Introduction to Cross-browser testing
It is now 2022, and the browser landscape looks more competitive than ever. Google Chrome holds 64.36% of the worldwide browser market share. This competitive landscape is still growing with more players like Safari, Opera, and Microsoft Edge, who have a good chunk of the market.
Therefore, to ensure an optimal user experience for those users who are not using the most current browsers, developers must test websites and web applications on browsers that may not be the latest versions. This strategy allows them to design a website that will work regardless of the browser version.
Cross-browser testing is one of the necessary elements of website design that ensures that your website works well on all browsers, devices, and operating systems. Browser tests verify that every page of your website renders as predicted. It is vital for the success of any website launch that ensures users see what they are supposed to. Cross-browser testing also helps web developers identify bugs for fixing quickly before the website launches. Without web browser automation, even an online business may not understand how its site or app appears to the user, allowing it to deliver an exceptional user experience on each device.
How cross-browser testing influences your business website
The growing popularity of mobile devices, tablets, desktops, and laptop computers has led to cross-browser testing becoming an key part of any web design strategy. Web page owners need to ensure that their sites are functional, easy to use, and visually appealing across all the different browsers on the market.

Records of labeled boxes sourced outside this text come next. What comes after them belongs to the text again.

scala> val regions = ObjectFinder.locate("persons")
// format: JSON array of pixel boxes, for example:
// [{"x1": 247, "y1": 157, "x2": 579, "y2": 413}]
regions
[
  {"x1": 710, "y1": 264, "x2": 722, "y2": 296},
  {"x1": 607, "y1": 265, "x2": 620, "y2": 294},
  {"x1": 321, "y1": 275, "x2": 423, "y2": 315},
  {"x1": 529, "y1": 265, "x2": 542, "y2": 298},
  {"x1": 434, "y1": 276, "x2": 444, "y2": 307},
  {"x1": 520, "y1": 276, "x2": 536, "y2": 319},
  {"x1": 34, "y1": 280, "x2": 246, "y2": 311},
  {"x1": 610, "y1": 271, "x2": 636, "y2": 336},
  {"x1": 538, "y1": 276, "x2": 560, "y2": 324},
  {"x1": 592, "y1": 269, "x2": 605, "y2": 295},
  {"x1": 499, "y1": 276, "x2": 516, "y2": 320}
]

Cross-browser testing is one of the fundamental steps in the QA process. It enables the users to have a flawless experience while interacting with a web app or website. Browser tests intend to ensure that your web app or website operates consistently across all possible browser-OS-Device combinations.
Some of the most commonly used browsers are- Google Chrome, Mozilla Firefox, Safari Internet Explorer / Microsoft Edge, and Opera. To capture the target market share, you must choose the popular browsers as a crucial part of the marketing strategy. The business teams must decide what browsers they would need to select to test and meet organizational goals.
As an alternative to analyzing popularity, you can also observe the functionality of a website to increase conversions and conversion rates. Analytics tools such as Google Analytics, Adobe Analytics, and SEMrush measure website traffic. Based on this information, you can track which browsers your users are using to visit your website, from which device they view it and through which operating system they access it.
Strategy to perform cross-browser testing
- Create a checklist: Before testing takes place, a list should be created that indicates how the process will be carried out. This checklist should include the site’s navigation features, how it functions with file loading and checkout processing, and the payment gateway system. Highlighting these aspects can help you understand how your website may or may not have been affected by these processes. Create a strategy for managing testing efforts to avoid errors such as having minute issues that do not affect the overall performance of your website.
- Test website compatibility: Browser compatibility testing is a crucial phase of cross-browser testing. You can run your application on each browser, check if it works fine, and compare the results to verify that it performs according to your expectations. The different web browsers support different parts of the HTML5 standard. For example, some browsers support the new geolocation API while others do not. Even with the same browser, you can run into differences between versions. Hence, if you want your website to work well across multiple browsers, you need to be aware of the differences.
- Choose browser-OS combinations: When you are getting ready to launch your site, the last thing you want is a hiccup or delay. One of the easiest ways to gain that confidence and eliminate uncertainty is by performing cross-browser testing before launch. Rolling out a product without thorough checks in advance would be simply reckless. When testing your cross-browser and cross-device websites, it is pivotal to prioritize which browser devices and resolutions should be the focus during the testing process. A simple rule of thumb is to test early and often during the development process, starting with the most popular browsers, devices, and resolutions.
- Select a testing method: Cross-browser testing can be manual or automated. For example, you may face a scenario where the website operates precisely in one browser while having some layout errors in other browsers. Perform manual or automated testing methods or both to compare the accuracy.
- Pick a tool/platform for test: Get assistance from cross-browser testing tools or platforms that address the challenges and ensure the quality of web applications without compromising on time-to-market. Test before you launch the website. Test, test, and test again because prevention is better than cure. Once you have thoroughly tested on all major browsers, work on the feedback provided by your testers and fix the bugs before you launch it for public use.
Website design has evolved from the era of a single type of networked browser. It is significant to create websites that work across browsers and phones. People regularly use numerous devices for browsing the internet, including desktops, laptops, phones (including iPhones and Androids), and tablets. These devices have different levels of compatibility. To reach customers on multiple platforms, it is crucial to design websites that cater to the varying levels of functionality of these devices.
If a website does not function properly across all devices, browsers, and operating systems, it can hamper a business’s efforts to provide quality customer service. A poorly designed website can jeopardize customer satisfaction. The goal of web design is not only to build a site that runs correctly but one that makes the best use of its assets to help users navigate the site efficiently.